Improved Projection Methods for Exploratory Data Analysis in Chemistry
Date
2012-08-24
Authors
Hou, Siyuan
Journal Title
Journal ISSN
Volume Title
Publisher
Abstract
With the rapid development of modern instruments, chemical data have become more complex in both volume and structure, which imposes more demanding requirements for advanced data analysis tools. As a highly interfacial subject, chemometrics plays an important role in the extraction of information from chemical data. One of the applications of chemometrics is in exploratory data analysis, which aims to reveal structures present in the data prior to or in place of the formal testing of a hypothesis.
Among the different methods for exploratory data analysis, principal component analysis (PCA) may be the one most widely used in chemistry. When PCA is viewed as a subspace modeling technique from the perspective of maximum likelihood, it essentially assumes homoscedastic measurement errors. However, heteroscedastic errors are common in multivariate chemical data. Thus, PCA often fails to extract useful information in cases of significantly heteroscedastic errors. Maximum likelihood principal component analysis (MLPCA) has been developed to address heteroscedastic errors in multivariate data, but its application in exploratory data analysis has not been examined. Chapter 2 of this thesis describes strategies for exploratory data analysis in situations with highly heteroscedastic errors, including the application of MLPCA. A partial transparency projection (PTP) technique is also introduced to improve the visualization by using the measurement error information. Following from the work in Chapter 2, Chapter 3 proposes a new optimization algorithm for MLPCA model with non-zero intercepts.

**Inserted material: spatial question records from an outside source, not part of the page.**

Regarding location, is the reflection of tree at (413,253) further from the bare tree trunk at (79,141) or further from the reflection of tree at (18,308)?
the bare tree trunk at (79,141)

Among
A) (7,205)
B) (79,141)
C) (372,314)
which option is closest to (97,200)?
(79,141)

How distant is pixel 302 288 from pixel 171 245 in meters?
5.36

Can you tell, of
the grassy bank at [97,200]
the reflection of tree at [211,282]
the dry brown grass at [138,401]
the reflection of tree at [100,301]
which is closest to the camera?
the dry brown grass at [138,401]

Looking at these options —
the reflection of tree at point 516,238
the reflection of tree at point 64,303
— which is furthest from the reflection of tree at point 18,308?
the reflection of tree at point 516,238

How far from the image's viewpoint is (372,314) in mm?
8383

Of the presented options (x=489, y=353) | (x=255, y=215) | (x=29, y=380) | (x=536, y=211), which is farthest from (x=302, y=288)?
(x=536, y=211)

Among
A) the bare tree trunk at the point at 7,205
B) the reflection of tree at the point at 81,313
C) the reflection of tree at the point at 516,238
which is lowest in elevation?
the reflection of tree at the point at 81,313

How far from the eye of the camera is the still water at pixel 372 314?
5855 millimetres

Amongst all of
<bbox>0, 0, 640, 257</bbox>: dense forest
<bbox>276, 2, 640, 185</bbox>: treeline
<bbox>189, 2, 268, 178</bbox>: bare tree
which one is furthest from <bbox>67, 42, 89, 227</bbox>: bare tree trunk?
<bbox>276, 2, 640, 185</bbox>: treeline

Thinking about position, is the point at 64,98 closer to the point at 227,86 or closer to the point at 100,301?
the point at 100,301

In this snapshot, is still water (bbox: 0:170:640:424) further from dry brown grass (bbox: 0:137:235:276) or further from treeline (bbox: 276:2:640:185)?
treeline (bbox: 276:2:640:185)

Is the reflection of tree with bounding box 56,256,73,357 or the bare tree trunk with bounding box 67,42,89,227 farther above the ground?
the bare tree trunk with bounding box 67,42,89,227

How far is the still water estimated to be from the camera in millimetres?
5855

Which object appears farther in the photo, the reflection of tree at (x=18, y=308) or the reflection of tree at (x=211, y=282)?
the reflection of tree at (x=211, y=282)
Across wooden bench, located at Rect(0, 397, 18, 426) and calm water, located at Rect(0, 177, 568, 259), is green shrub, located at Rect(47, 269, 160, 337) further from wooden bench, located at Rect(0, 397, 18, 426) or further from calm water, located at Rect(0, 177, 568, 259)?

Projection pursuit (PP) is another important method for exploratory data analysis. PP is less widely used compared with PCA, but is more powerful than PCA in many cases. One major reason for the limited applications of PP is the difficulty in implementing PP efficiently. Chapter 4 describes new algorithms, referred to as quasi-power methods, for the optimization of kurtosis that is used as an objective function for projection pursuit. As an extension to the work in Chapter 4, regularized projection pursuit (RPP), designed to deal with data that have a small sample-to-variable ratio, is proposed in Chapter 5. This method is particularly relevant in chemical applications because chemical data typically have few samples but many variables.